My nitpick is that "contributing to" a bad decision does not mean the same as "caused". We seek silver bullets for complex problems. We seek the magical one thing which fixes everything. But in complex dynamic systems, that is not the operational paradigm and the sooner we quit treating complex dynamic systems as the more familiar deterministic static systems, the better.

It is like a general vet practitioner doing heart surgery on a human. Sure, the fundamentals are similar but they are not the same. Decision-making in deterministic static systems invokes similar approaches and tools but it is definitely not the same as decision-making in complex dynamic systems.

Thomas's underlying point is a good one and also true but not explicitly made. Effective communication in a constrained environment with heterogenous participants about a complex dynamic system is exceedingly difficult. PowerPoint is a tool and a useful one at that but it is only a tool. The underlying problem is with the practitioners using it.

Omitting PowerPoint from the Columbia decision-making process would unlikely have prevented the accident.

We can see some of the issues in the very slide Thomas is using to make his argument. It is a mess. But why?

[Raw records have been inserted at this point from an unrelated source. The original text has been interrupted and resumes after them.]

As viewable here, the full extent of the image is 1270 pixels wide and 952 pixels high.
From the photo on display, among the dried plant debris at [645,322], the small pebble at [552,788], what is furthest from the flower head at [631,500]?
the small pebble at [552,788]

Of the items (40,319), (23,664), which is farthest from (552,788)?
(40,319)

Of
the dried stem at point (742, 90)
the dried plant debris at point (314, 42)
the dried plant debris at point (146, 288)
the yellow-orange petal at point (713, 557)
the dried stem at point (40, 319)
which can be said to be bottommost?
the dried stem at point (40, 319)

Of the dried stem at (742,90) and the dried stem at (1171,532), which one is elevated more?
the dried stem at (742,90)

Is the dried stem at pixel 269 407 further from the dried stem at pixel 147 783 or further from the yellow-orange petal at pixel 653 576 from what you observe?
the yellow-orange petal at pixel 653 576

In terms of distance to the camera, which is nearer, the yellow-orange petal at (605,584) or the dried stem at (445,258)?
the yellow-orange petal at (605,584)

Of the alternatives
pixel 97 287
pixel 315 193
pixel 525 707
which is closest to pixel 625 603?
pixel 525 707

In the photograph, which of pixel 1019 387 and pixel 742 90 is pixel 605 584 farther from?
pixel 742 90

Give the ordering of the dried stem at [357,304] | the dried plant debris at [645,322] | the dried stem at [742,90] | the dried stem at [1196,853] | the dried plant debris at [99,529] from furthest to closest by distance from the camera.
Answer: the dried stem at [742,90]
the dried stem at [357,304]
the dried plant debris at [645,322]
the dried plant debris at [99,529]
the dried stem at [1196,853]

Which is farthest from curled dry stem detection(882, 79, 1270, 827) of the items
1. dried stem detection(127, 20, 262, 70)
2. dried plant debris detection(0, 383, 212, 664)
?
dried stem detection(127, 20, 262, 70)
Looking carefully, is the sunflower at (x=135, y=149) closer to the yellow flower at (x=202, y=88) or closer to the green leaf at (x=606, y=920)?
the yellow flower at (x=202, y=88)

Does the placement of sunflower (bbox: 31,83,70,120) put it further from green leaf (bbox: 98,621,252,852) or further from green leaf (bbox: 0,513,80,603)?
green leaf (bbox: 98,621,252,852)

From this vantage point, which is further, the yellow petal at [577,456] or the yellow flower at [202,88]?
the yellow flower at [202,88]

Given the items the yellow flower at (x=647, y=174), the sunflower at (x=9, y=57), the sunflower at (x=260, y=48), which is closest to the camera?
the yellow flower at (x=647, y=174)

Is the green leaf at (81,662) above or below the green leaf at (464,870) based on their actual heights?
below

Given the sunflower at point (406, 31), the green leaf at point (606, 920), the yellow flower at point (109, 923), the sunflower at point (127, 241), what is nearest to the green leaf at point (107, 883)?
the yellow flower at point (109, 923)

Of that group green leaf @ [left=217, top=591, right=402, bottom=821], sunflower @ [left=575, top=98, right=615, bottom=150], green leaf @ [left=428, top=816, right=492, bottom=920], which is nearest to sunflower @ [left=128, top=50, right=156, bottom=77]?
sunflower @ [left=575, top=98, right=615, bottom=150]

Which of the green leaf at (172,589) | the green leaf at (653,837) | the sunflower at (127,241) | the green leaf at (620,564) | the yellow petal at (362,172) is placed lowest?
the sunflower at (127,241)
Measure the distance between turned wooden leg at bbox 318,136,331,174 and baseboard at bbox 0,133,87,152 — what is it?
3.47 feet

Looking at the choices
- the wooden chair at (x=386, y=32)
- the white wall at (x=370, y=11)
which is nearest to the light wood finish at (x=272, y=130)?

This is where Tufte's principles come in - We have to understand what it is that is being communicated and then figure how it needs to be communicated to the audience that needs to use the information being communicated. There is both an aesthetic art and a hard science involved in this and it is true regardless of whether one is using excel or powerpoint or word or performance art - they are all simply means to an end.

Ideally, to make a good decision in a complex dynamic system, you need current information, accurate information, contextual information, variance information (how frequently is it true), significance information (how consequentially true is it) in terms that everyone understands in as logical a sequence as possible with no more information than is necessary and no less information than is needed. That is a tall order, a self-contradicting order and an impossible order.

More than all, you need trust and respect among the decision-makers. The more heterogeneous the decision-making group, the fewer the bonds among them, the greater the possible antagonisms, the more consequential the decision, the more likely it is that communication will be presented defensively. In other words, the greater the inclination to forestall objections, anticipate questions, and provide context. In other words, the greater the noise to signal ratio.

You can see the problem in the slide above. It is essentially a scattered set of statements, more or less relevant, written under the pressure of time, with no clear architecture of relevance.

The fact that it is in PowerPoint is not the issue. It could as easily be in word or simply spoken. The problem is the absence of an architecture of relevance. As John Locke noted in An Essay Concerning Human Understanding:
I will not deny, but possibly it might be reduced to a narrower Compass than it is; and that some Parts of it might be contracted: The way it has been writ in, by Catches, and many long Intervals of Interruption, being apt to cause some Repetitions. But to confess the Truth, I am now too lazy, or too busy to make it shorter.
Or Blaise Pascal in 1657, excusing his long letter to a correspondent:
I have made this longer than usual because I have not had time to make it shorter.
If we focus our attention on PowerPoint, it diverts us from the real challenge - how do we design better architectures of informational relevance when dealing with complex dynamic systems and heterogenous audiences and how do we cultivate the practice of those architectures among those needing to communicate.